INSTRUCTIONS TO FOLLOW:
The lines below from the one with "Arrow II - Post Earrings 3d printed" up to and including the one with "Just A Girl" are what you should set down, exactly and without pictures.

*** Begin section ***

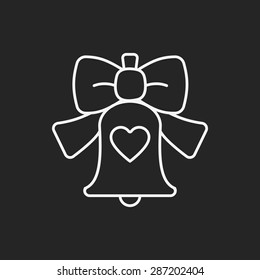 love bell line icon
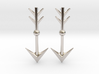 Arrow II - Post Earrings 3d printed 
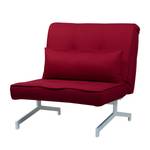 Slaapfauteuil Cardini Uno geweven stof Stof Bora: Rood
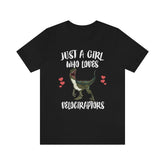 Just A Girl Who Loves Velociraptor Dinosaur Shirt, Velociraptor Lover Shirt, Dinosaur Lover Gift, Velociraptor Gift Adult Toddler Kids Shirt Image 1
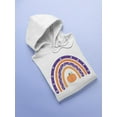 thumbnail image 3 of Halloween Rainbow W Pumpkin Hoodie Women -Image by Shutterstock, Female Large, 3 of 4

*** End section ***

REPLY:
 Arrow II - Post Earrings 3d printed 
 Slaapfauteuil Cardini Uno geweven stof Stof Bora: Rood
 Just A Girl Who Loves Velociraptor Dinosaur Shirt, Velociraptor Lover Shirt, Dinosaur Lover Gift, Velociraptor Gift Adult Toddler Kids Shirt Image 1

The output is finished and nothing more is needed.